Thanks to advancements in veterinary care, our pets are living longer than ever before. But with a longer life also comes new challenges for senior pet care. As a pet owner, you may already know that your dog or cat will benefit from regular health check-ups and a balanced diet to avoid weight gain. But do you know when your pet is considered to be a “senior”? Do you know why health check-ups are especially important for older pets? Below, our veterinary care team answers three of the top questions pet owners have about senior pet wellness care.

Top 3 Senior Pet Care FAQs

#1: When is my pet officially considered a “senior”?

The age at which a pet is a “senior” varies based on your pet’s breed and size. For example, large breed dogs may be considered seniors as early as seven years of age, since their life expectancy is typically shorter than smaller breed dogs. Cats, on the other hand, may not require senior pet care until they are ten years or older. Look out for signs of aging, such as reduced mobility and vision and hearing loss. If you think your pet could benefit from senior pet treatment, talk to our veterinary team about your options.

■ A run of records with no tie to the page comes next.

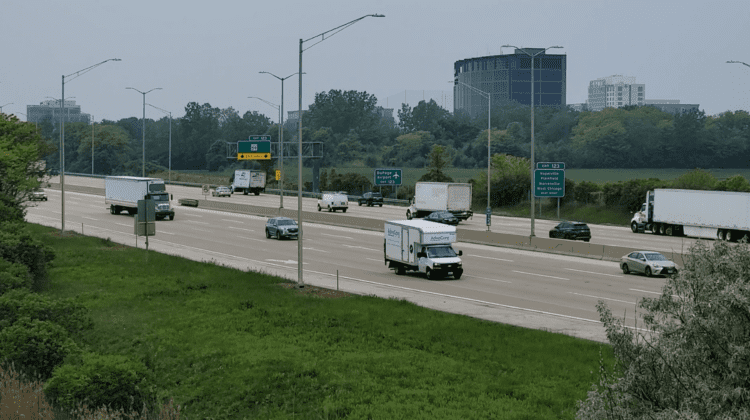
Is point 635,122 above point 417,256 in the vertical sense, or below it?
above

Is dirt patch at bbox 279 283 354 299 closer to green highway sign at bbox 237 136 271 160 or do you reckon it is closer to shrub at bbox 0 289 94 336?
shrub at bbox 0 289 94 336

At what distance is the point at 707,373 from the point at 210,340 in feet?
54.9

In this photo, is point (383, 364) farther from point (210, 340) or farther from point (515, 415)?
point (210, 340)

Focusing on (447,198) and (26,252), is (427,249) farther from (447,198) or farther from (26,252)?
(447,198)

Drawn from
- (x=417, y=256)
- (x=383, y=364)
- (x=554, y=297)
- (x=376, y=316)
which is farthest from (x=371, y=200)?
(x=383, y=364)

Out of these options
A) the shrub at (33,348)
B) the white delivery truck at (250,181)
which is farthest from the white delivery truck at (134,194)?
the shrub at (33,348)

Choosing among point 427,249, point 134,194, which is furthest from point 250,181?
point 427,249

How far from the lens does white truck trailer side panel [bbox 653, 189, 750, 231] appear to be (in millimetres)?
53000

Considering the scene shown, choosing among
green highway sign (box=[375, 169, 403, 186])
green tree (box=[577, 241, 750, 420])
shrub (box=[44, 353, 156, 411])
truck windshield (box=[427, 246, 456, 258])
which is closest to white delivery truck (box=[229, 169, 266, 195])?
green highway sign (box=[375, 169, 403, 186])

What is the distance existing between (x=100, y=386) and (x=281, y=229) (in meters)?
37.8

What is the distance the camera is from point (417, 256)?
3684 cm

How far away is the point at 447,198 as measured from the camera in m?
69.9

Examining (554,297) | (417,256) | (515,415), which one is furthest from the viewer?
(417,256)

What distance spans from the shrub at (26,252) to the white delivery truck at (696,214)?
39.2 metres
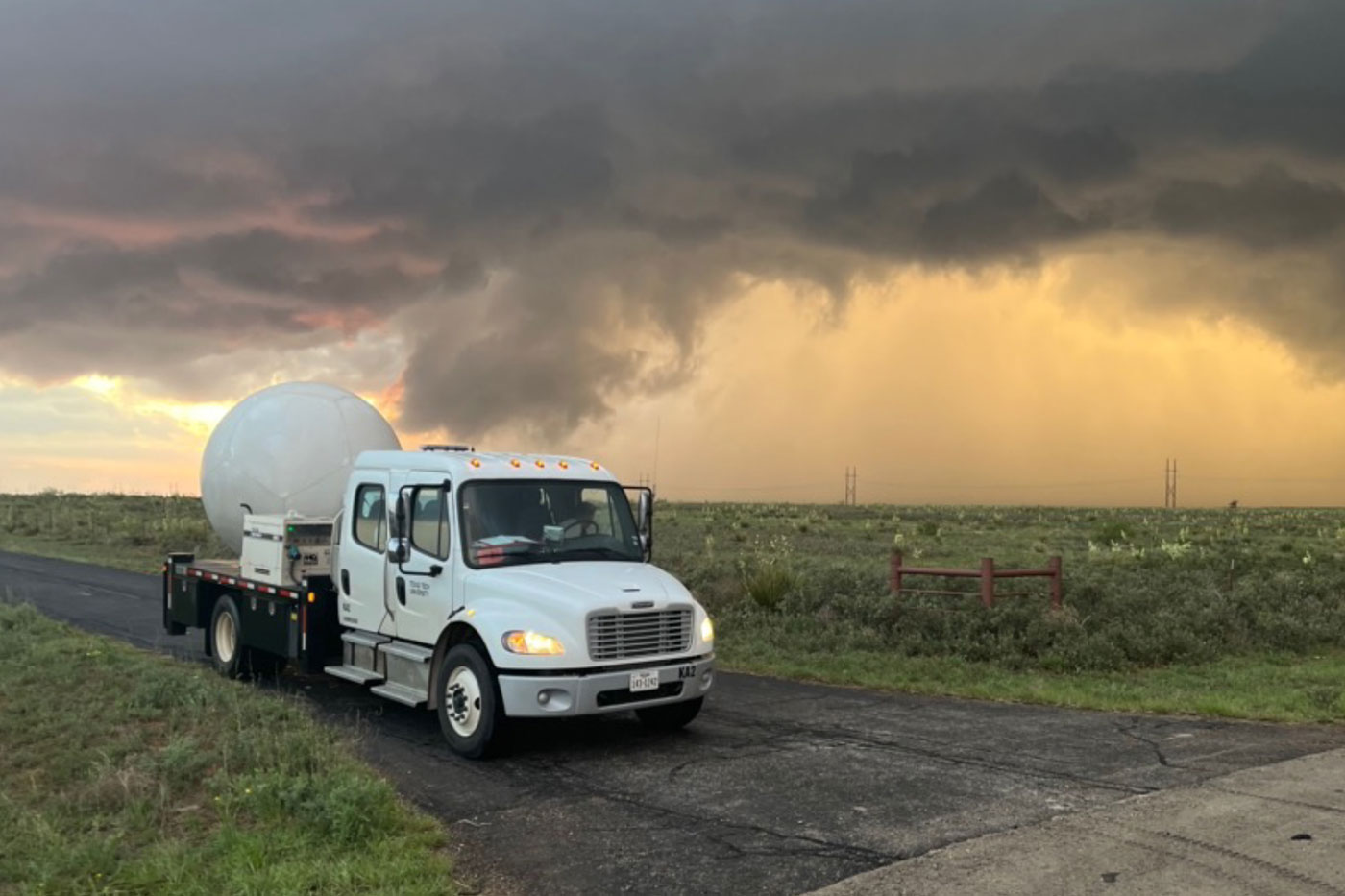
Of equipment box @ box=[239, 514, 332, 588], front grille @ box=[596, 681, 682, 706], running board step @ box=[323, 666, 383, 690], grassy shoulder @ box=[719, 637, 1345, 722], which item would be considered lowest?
grassy shoulder @ box=[719, 637, 1345, 722]

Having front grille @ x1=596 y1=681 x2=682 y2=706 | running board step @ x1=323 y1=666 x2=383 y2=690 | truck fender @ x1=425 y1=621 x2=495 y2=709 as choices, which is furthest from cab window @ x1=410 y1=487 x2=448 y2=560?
front grille @ x1=596 y1=681 x2=682 y2=706

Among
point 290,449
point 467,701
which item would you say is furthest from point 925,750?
point 290,449

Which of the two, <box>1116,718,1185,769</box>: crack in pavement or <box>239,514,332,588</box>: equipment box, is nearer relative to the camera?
<box>1116,718,1185,769</box>: crack in pavement

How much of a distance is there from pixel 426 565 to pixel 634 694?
2.34 m

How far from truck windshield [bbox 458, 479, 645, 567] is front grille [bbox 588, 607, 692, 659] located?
1044mm

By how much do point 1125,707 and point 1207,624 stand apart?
503 centimetres

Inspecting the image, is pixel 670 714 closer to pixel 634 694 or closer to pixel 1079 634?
pixel 634 694

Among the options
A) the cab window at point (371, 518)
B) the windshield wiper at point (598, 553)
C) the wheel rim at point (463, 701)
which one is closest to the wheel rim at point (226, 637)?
the cab window at point (371, 518)

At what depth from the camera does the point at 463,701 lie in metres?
9.29

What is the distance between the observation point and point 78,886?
6211 millimetres

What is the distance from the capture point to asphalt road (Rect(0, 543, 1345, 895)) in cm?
657

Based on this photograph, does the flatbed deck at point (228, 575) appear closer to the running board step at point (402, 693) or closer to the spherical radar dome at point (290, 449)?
the spherical radar dome at point (290, 449)

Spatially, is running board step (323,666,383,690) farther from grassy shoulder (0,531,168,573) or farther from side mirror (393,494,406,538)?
grassy shoulder (0,531,168,573)

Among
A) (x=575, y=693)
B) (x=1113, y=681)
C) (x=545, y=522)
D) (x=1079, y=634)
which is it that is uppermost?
(x=545, y=522)
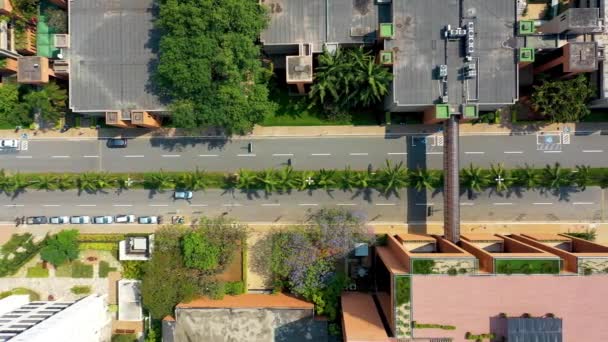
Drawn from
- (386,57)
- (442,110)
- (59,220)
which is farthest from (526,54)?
(59,220)

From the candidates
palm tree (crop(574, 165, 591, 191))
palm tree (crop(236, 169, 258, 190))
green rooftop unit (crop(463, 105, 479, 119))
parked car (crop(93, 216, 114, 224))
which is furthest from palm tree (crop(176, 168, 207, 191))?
palm tree (crop(574, 165, 591, 191))

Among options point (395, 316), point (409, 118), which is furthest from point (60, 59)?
point (395, 316)

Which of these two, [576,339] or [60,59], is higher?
[60,59]

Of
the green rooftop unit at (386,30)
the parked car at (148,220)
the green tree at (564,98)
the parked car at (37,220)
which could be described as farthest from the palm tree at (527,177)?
the parked car at (37,220)

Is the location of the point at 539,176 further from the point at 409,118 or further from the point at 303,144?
the point at 303,144

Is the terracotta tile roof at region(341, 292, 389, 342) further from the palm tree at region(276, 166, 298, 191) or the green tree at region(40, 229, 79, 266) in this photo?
the green tree at region(40, 229, 79, 266)

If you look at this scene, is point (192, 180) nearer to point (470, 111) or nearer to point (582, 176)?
point (470, 111)
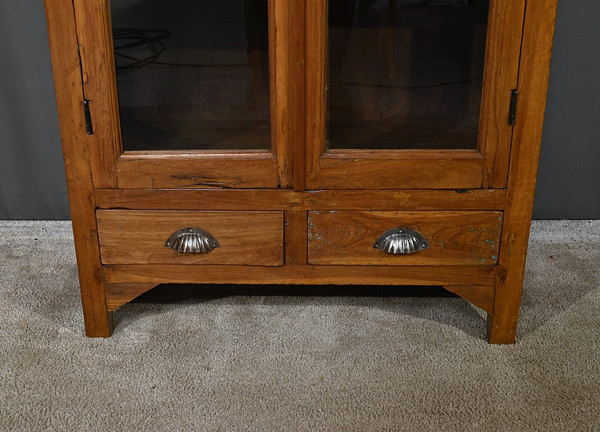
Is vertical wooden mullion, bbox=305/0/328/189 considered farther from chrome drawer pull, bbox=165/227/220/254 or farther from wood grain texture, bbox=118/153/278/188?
chrome drawer pull, bbox=165/227/220/254

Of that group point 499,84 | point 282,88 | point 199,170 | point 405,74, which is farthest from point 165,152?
point 499,84

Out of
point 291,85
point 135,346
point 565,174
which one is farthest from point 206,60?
point 565,174

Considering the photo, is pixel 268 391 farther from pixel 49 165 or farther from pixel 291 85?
pixel 49 165

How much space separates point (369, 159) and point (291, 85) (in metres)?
0.18

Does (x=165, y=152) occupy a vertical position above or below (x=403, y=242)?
above

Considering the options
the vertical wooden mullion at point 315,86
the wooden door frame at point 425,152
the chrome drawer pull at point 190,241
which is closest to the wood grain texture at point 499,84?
the wooden door frame at point 425,152

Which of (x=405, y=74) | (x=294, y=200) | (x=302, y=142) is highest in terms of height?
(x=405, y=74)

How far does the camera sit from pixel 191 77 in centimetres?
104

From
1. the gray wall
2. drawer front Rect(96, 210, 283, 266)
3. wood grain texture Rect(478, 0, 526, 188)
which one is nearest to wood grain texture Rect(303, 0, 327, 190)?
drawer front Rect(96, 210, 283, 266)

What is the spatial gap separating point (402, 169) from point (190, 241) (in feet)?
1.30

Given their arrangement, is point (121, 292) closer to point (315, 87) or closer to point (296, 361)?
point (296, 361)

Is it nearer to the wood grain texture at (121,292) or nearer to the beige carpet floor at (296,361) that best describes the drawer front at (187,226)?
the wood grain texture at (121,292)

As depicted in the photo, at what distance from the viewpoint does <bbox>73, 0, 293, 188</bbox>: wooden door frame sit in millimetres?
947

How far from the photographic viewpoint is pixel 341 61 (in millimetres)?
986
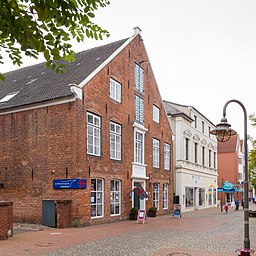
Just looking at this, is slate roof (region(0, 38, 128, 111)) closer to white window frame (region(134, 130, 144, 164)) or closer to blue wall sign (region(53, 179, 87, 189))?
blue wall sign (region(53, 179, 87, 189))

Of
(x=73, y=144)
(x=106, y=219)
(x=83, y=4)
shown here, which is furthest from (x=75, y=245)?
(x=83, y=4)

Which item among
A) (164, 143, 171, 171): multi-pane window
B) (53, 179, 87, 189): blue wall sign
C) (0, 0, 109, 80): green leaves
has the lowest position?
(53, 179, 87, 189): blue wall sign

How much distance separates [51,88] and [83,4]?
16277 mm

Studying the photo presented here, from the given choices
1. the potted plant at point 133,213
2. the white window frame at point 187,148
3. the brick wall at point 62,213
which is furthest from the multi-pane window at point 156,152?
the brick wall at point 62,213

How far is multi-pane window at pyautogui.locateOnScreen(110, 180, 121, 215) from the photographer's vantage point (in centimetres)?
2141

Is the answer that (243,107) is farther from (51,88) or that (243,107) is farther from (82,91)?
(51,88)

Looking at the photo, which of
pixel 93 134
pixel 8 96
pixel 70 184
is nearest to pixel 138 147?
pixel 93 134

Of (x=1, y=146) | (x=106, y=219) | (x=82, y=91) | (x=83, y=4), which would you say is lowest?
(x=106, y=219)

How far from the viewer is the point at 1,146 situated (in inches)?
824

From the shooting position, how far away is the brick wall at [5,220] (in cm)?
1347

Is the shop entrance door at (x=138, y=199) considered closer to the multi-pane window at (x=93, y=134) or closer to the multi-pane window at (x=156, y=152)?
the multi-pane window at (x=156, y=152)

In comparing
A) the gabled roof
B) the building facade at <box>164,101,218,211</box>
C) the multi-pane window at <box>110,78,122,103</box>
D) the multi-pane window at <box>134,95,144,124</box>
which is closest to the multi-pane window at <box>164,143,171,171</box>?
the building facade at <box>164,101,218,211</box>

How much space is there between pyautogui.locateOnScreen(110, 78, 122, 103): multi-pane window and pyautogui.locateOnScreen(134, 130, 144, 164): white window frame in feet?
10.1

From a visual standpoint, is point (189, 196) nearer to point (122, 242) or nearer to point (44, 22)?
point (122, 242)
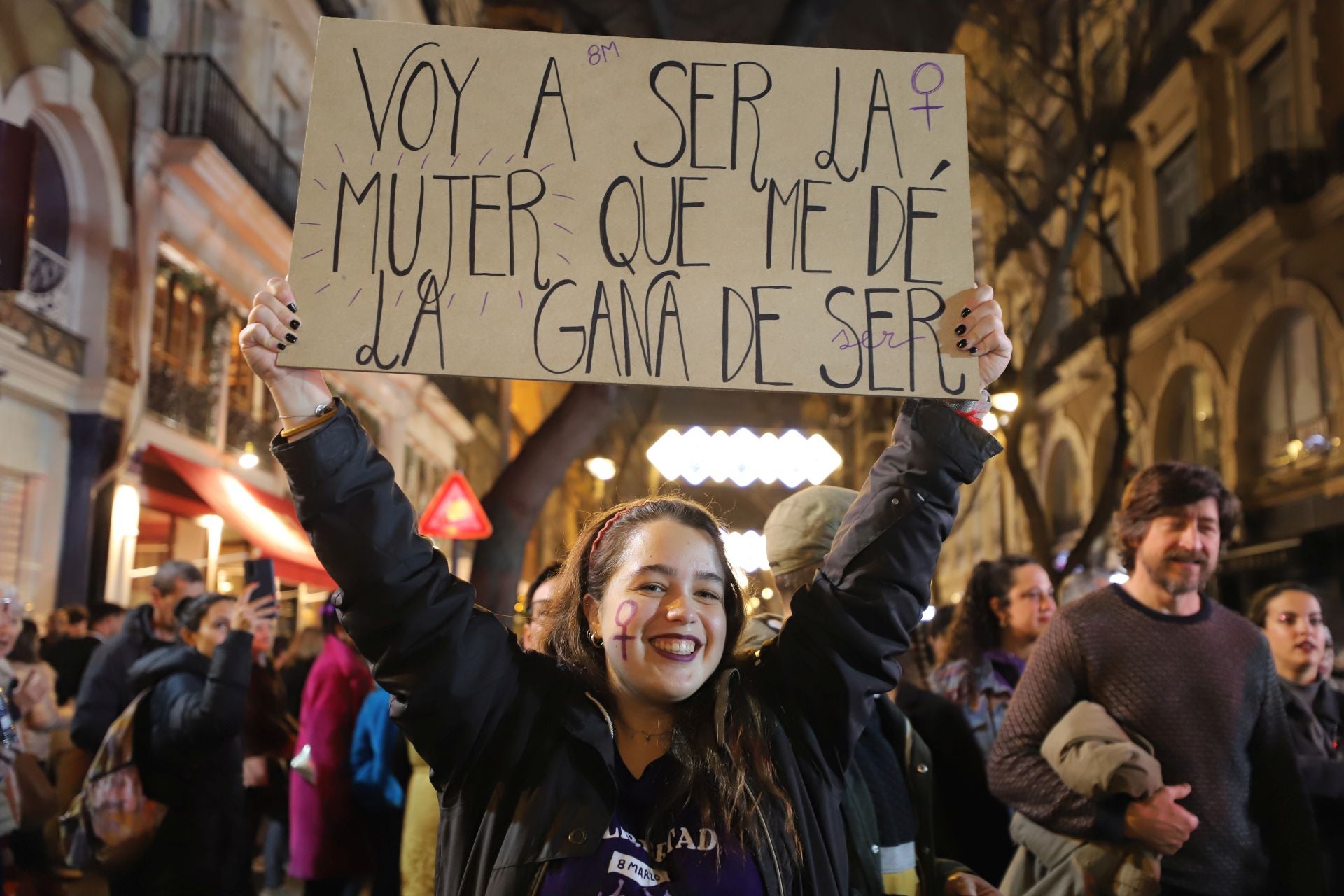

#2: How often does my senior pet need veterinary care?

Older pets should receive a semi-annual wellness exam from our veterinarian. While six months may not seem like a long time to most people, for an older pet, that’s a significant period. Pets are also masters at hiding the symptoms of illness. Consequently, many chronic conditions like heart disease, cancer or a thyroid imbalance may not be detected until advanced symptoms are present. Diagnostic blood work, which can be performed during an exam, will give our veterinary team a “snapshot” of your pet’s internal health and help us detect potential problems early for prompt treatment.

#3: What are the most common health conditions affecting senior pets?

The most common health conditions affecting older pets include heart disease, diabetes, thyroid imbalance, and cancer.